मर्मसु च्छिद्यमानेषु परिदेवी निरुद्धवाक् / एते सिध्येयुरव्यक्ताः व्यक्ताः प्राणहरा ध्रुवम्
marmasu cchidyamāneṣu paridevī niruddhavāk / ete sidhyeyuravyaktāḥ vyaktāḥ prāṇaharā dhruvam
When the vital points (marmas) are being pierced, she wails, her speech choked off. These forces, while unmanifest, may go unnoticed; but when they become manifest, they surely turn into destroyers of life.
Lord Vishnu (narrating to Garuda/Vinata-putra)
Concept: Latent (avyakta) causes may be unnoticed, but when they become manifest (vyakta) they produce decisive effects—here, destruction of life through injury to marmas.
Vedantic Theme: Avyakta–vyakta distinction; causality and manifestation (kārya-kāraṇa-bhāva) applied to embodied life.
Application: Recognize subtle/hidden risks (especially to vital points) and prevent escalation; cultivate vigilance toward early signs before they become overt and harmful.
Primary Rasa: bhayanaka
Secondary Rasa: karuna
Related Themes: Garuda Purana: sections on śarīra/āyurveda and marma-prabhāva (vital-point injury); Garuda Purana: discussions of prāṇa and its vulnerability
This verse highlights that injury to marmas causes extreme distress and can choke speech, indicating their decisive role in the collapse of prāṇa during the dying process.

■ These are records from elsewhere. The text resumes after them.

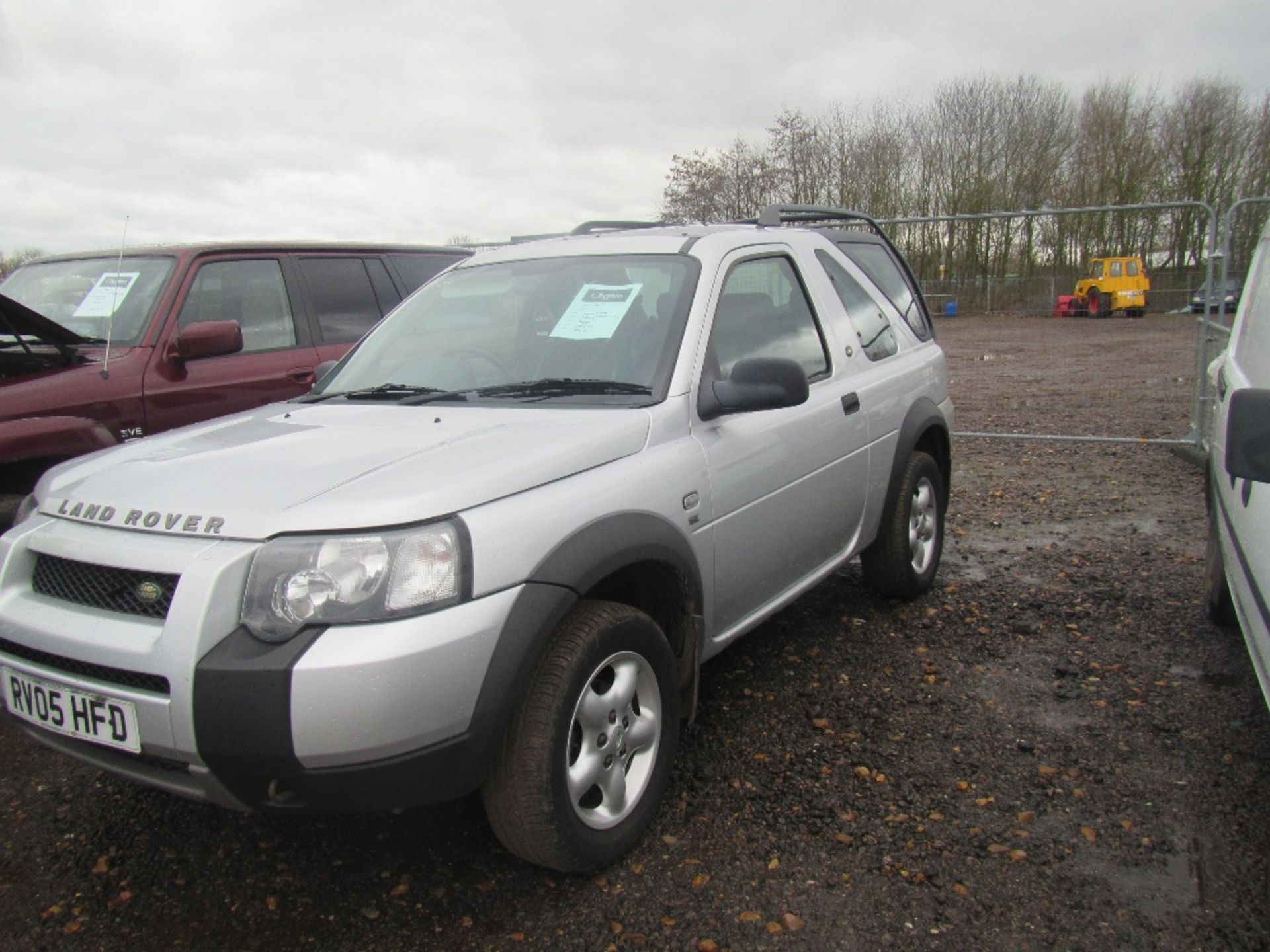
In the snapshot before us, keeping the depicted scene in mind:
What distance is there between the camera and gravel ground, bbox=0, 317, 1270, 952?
2.45 meters

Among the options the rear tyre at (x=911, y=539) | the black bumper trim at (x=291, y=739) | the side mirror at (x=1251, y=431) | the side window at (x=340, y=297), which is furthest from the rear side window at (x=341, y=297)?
the side mirror at (x=1251, y=431)

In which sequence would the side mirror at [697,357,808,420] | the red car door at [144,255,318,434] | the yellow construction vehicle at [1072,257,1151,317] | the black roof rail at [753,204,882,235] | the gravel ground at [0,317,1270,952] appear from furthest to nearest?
the yellow construction vehicle at [1072,257,1151,317] < the red car door at [144,255,318,434] < the black roof rail at [753,204,882,235] < the side mirror at [697,357,808,420] < the gravel ground at [0,317,1270,952]

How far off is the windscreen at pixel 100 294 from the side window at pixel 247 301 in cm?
18

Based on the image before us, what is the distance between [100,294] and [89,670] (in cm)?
352

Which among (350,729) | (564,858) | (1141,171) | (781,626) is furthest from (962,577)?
(1141,171)

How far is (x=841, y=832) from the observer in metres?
2.84

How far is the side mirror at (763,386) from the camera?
2.96 meters

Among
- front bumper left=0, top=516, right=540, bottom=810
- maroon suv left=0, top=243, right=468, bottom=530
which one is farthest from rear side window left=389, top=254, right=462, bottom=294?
front bumper left=0, top=516, right=540, bottom=810

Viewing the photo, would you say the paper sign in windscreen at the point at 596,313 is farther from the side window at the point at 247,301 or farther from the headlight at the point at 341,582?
the side window at the point at 247,301

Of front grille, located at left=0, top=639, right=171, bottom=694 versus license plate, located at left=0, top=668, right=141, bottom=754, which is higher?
front grille, located at left=0, top=639, right=171, bottom=694

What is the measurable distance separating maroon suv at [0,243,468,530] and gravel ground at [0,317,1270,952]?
4.77 ft

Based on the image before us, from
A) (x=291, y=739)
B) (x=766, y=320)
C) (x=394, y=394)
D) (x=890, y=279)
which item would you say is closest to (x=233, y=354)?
(x=394, y=394)

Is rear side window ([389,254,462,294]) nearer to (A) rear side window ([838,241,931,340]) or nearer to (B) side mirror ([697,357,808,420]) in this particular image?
(A) rear side window ([838,241,931,340])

By describing prāṇa being destroyed when certain forces become “manifest,” it frames death as a transition triggered by specific, powerful conditions that overwhelm the embodied life-force.
Treat life and the body with care—avoid violence and harm, protect health, and cultivate calmness and dharma so the end-of-life transition is faced with awareness rather than panic.